** start Text to read **

'Occupation: Dreamland' Part II
A dramatic raid underscores a personal dilemma for the filmmakers.
By the Hot Zone Team, Wed Jan 10, 5:40 PM ET
Note: This is the third in a series of special documentary features on the Hot Zone. We'll be posting interviews with filmmakers along with excerpts from their films, which reflect some of the themes and issues covered on this site. Bookmark the Hot Zone and be sure to check back in the coming days for more.
In the second clip from 'Occupation: Dreamland,' filmmakers Ian Olds and Garrett Scott join members of the U.S. Army on a nighttime raid in an Iraqi home, as the soldiers try to detain an insurgent financier.
The Hot Zone's conversation with filmmaker Ian Olds continues below, as he describes his own conflict with making the film. While shooting 'Occupation: Dreamland' the filmmakers gave voice to U.S. soldiers, but Olds wonders if in the process they added humiliation to an already degrading situation for Iraqi civilians.
WARNING: This video clip contains strong language and mild violence.

** end Text to read **
** start Extracted entries **

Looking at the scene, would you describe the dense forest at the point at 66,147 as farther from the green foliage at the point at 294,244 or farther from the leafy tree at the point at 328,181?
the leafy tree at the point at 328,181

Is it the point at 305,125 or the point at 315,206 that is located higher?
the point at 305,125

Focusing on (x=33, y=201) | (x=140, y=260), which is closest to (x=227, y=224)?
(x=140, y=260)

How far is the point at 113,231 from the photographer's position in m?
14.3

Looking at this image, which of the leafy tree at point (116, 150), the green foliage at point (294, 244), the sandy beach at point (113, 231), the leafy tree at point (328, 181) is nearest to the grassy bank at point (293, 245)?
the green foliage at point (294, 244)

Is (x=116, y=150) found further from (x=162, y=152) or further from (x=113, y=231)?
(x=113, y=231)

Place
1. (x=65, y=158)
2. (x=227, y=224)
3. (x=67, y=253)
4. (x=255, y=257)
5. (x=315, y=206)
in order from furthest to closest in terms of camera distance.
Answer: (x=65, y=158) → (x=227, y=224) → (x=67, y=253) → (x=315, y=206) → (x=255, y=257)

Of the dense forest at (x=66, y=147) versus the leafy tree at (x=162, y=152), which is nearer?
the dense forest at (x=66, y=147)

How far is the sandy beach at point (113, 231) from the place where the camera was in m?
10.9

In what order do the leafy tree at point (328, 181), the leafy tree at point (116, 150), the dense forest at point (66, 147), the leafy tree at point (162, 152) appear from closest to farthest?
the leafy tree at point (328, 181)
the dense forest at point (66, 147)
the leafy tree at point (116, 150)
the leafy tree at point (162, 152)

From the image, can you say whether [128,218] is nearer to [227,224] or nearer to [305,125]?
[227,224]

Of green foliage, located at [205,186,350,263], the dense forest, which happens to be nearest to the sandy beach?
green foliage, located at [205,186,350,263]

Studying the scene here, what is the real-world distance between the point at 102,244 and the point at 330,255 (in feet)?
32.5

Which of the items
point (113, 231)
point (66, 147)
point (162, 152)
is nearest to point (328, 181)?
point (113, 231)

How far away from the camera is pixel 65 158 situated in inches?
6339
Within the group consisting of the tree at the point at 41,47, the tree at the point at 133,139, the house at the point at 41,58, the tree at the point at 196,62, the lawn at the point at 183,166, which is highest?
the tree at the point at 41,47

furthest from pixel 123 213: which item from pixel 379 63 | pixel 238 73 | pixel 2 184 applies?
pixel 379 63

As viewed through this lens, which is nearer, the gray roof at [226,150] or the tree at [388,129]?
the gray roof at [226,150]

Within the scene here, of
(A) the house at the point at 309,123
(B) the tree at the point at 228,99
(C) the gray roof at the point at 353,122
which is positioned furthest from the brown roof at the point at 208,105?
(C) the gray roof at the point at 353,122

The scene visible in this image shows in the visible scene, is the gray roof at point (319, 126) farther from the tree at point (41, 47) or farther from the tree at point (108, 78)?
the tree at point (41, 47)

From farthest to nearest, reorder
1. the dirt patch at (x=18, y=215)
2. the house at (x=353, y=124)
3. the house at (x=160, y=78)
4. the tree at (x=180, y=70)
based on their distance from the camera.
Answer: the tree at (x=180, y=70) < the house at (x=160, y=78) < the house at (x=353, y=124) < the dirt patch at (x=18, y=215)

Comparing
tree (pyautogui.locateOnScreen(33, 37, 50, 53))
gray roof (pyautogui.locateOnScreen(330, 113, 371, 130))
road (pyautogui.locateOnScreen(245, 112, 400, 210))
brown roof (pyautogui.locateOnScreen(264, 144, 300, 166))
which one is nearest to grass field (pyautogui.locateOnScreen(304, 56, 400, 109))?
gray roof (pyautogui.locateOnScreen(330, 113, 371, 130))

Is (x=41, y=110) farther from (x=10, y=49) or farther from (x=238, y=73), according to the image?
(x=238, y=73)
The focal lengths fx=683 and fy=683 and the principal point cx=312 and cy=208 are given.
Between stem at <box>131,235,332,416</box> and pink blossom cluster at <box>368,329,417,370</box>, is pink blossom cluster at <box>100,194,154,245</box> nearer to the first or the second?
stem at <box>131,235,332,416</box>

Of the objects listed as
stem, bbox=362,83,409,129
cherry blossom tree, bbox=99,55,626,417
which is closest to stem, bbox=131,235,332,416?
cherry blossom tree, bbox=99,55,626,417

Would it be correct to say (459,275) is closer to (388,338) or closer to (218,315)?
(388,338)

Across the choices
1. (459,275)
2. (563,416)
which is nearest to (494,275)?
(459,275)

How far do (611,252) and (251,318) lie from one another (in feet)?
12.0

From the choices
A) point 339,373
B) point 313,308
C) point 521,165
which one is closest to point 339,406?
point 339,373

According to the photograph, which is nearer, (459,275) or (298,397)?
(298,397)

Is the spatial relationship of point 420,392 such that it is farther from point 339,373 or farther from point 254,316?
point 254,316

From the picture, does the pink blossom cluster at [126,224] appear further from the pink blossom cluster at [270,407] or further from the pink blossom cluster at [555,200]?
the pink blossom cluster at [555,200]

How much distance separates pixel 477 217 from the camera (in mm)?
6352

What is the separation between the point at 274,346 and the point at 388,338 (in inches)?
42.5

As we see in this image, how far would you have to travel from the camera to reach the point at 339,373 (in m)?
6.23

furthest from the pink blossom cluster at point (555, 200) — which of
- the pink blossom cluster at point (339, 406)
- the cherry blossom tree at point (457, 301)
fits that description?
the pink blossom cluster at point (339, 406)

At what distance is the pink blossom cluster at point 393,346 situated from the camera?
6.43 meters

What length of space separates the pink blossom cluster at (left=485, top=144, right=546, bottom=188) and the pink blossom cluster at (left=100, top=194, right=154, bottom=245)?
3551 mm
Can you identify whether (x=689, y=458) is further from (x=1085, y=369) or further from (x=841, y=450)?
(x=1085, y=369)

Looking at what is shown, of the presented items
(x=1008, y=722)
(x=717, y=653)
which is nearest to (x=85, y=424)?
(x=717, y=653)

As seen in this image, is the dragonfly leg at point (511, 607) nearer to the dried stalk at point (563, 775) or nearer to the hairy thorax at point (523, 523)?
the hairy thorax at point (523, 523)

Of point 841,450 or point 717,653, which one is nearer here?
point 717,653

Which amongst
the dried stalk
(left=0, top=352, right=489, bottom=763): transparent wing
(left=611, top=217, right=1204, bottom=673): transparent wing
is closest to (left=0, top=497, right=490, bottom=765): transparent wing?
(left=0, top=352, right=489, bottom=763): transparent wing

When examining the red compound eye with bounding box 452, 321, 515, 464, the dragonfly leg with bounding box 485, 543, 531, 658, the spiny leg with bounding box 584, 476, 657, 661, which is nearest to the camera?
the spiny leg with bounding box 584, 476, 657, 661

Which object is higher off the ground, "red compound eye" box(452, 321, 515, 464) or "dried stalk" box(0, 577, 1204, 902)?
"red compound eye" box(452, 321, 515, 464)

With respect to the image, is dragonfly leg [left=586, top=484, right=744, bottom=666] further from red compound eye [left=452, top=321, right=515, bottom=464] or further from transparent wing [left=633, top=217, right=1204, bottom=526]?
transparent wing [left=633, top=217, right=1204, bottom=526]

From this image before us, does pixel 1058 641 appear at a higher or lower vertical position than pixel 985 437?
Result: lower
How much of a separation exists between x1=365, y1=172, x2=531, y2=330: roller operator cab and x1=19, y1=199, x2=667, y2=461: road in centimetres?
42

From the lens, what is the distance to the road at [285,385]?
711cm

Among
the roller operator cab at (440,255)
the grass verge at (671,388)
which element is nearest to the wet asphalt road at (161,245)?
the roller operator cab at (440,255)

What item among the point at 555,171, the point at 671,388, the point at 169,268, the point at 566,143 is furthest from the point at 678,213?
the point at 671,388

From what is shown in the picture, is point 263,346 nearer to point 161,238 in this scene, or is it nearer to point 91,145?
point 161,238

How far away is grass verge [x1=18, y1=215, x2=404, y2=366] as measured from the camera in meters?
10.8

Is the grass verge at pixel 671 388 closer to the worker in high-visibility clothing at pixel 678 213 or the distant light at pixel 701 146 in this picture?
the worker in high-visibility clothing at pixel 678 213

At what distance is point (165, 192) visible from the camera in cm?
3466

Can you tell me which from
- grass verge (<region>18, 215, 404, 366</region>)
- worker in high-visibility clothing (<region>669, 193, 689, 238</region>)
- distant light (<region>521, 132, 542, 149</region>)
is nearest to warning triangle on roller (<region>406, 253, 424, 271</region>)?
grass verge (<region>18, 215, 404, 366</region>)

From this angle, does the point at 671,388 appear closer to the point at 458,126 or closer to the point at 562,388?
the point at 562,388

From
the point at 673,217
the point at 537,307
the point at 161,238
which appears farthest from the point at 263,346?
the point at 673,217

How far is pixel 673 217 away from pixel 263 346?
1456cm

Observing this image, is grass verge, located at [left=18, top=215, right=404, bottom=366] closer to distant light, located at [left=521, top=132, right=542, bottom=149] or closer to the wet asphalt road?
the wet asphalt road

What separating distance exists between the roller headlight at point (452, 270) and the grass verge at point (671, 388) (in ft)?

** end Extracted entries **

### Problem to work on
According to the text about 'Occupation: Dreamland,' whom are the soldiers trying to detain during the nighttime raid? The records are not relevant here.

### Answer for the task
An insurgent financier.